Page extract:
For the army, the T-80 tank was deemed to be essentially old technology. Russian tank systems were regarded as not having kept up with Western developments.

In summary, there are three main reasons why the Russians did not do well in tendering for South Africa's equipment requirements in 1998/99:

First, Pretoria's main focus was to win foreign investment for South Africa through counter-trade, not to re-equip the SANDF. The Russians were in no position to make any serious investment in South Africa, and neither did they have much in the way of new and immediately useful technology to transfer. The Aermacchi/YAK-130 deal, the only item short-listed, for example, apparently only offered a limited counter-trade deal.

Second, there was a strong imperative to ensure that the defence deals went to South Africa's major European trading partners-Germany, Britain, France and Italy. That was partly to cement country-to-country links and partly to show the US that South Africa did not need Washington. Russia had no role to play in either scenario. As it turned out, France did not get the intended major package (the tanks), but has since won the combat management system for the patrol corvettes, and is likely to be given another major project in due course. In the opinion of some, the Swedes got into the act by luck: the Gripen was the only new technology fighter that was affordable and it had the link with British Aerospace. Spain lost out on this round, but may win the order for new transport aircraft.19

In this regard, Pretoria wanted to position South Africa within what it perceives as the unfolding nature of a global defence industry divided into two emerging super-blocs-the Europeans and the United States. South Africa, they have argued, has more to gain by being a partial supplier to the Europeans than a complete systems manufacturer to niche market areas.

Third, Russian equipment has the reputation of being very difficult to support. Several countries using Russian equipment have reportedly suffered a range of problems when trying to obtain support and spares.

Future Prognosis: Reviewing the Review?

Study material:
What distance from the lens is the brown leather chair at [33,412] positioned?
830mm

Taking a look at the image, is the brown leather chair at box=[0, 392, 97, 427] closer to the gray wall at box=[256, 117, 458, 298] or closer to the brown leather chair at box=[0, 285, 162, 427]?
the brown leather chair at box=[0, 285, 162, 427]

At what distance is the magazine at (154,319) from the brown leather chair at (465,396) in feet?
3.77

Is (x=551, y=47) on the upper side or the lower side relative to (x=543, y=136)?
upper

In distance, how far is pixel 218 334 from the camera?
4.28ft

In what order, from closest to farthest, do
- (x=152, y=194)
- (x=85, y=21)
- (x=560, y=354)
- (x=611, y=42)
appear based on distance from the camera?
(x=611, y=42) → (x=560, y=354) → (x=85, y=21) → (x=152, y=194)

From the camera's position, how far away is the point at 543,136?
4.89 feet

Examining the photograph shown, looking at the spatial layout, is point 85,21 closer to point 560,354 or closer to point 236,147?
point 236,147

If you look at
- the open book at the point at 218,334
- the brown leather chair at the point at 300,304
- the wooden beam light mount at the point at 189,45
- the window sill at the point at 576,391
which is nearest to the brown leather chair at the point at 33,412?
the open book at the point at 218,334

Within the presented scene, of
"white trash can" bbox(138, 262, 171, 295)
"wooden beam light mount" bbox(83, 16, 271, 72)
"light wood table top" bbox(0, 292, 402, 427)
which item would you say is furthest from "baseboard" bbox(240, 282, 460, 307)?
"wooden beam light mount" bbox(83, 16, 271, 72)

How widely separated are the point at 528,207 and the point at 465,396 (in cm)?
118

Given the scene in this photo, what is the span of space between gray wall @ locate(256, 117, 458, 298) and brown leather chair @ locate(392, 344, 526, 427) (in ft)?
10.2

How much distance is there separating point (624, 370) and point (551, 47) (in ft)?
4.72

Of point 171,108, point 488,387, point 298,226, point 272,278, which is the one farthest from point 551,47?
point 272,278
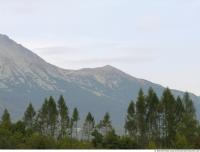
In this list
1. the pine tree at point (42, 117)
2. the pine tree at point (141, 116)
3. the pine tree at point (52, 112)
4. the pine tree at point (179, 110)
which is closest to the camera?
the pine tree at point (179, 110)

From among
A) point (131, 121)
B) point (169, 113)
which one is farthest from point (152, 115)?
point (131, 121)

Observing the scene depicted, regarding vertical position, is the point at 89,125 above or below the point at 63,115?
below

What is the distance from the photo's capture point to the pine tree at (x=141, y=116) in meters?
131

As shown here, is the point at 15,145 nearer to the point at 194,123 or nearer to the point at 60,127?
the point at 194,123

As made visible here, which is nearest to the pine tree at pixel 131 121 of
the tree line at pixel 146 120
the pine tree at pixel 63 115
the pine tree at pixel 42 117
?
the tree line at pixel 146 120

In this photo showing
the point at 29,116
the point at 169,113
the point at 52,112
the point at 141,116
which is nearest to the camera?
the point at 169,113

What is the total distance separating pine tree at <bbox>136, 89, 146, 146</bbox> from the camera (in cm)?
13075

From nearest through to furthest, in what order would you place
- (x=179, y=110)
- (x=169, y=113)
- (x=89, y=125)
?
(x=169, y=113) < (x=179, y=110) < (x=89, y=125)

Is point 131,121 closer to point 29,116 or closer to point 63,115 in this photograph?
point 63,115

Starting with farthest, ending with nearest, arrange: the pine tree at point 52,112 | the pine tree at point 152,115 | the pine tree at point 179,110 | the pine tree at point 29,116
→ the pine tree at point 29,116, the pine tree at point 52,112, the pine tree at point 152,115, the pine tree at point 179,110

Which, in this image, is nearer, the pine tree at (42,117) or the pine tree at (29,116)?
the pine tree at (42,117)

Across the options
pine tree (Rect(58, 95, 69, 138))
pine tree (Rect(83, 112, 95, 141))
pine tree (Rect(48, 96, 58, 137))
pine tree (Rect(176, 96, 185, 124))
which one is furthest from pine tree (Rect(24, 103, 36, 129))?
pine tree (Rect(176, 96, 185, 124))

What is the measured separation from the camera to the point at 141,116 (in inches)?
5315

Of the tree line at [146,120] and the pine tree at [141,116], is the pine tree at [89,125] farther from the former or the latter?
the pine tree at [141,116]
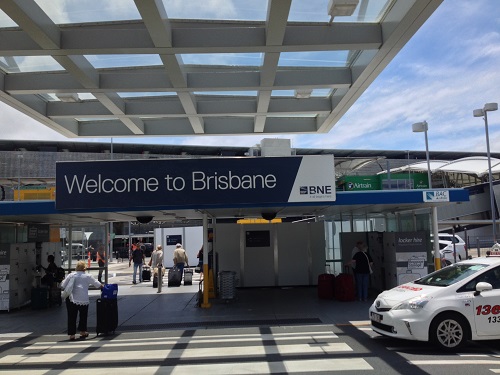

What you need to do:
Answer from the text on South Africa's 1998/99 defense tenders:
1. How was the T-80 tank regarded for the army?
2. Which four countries are named as South Africa's major European trading partners?
3. What reputation does Russian equipment have?

Response to this exercise:
1. As essentially old technology.
2. Germany, Britain, France and Italy.
3. Being very difficult to support.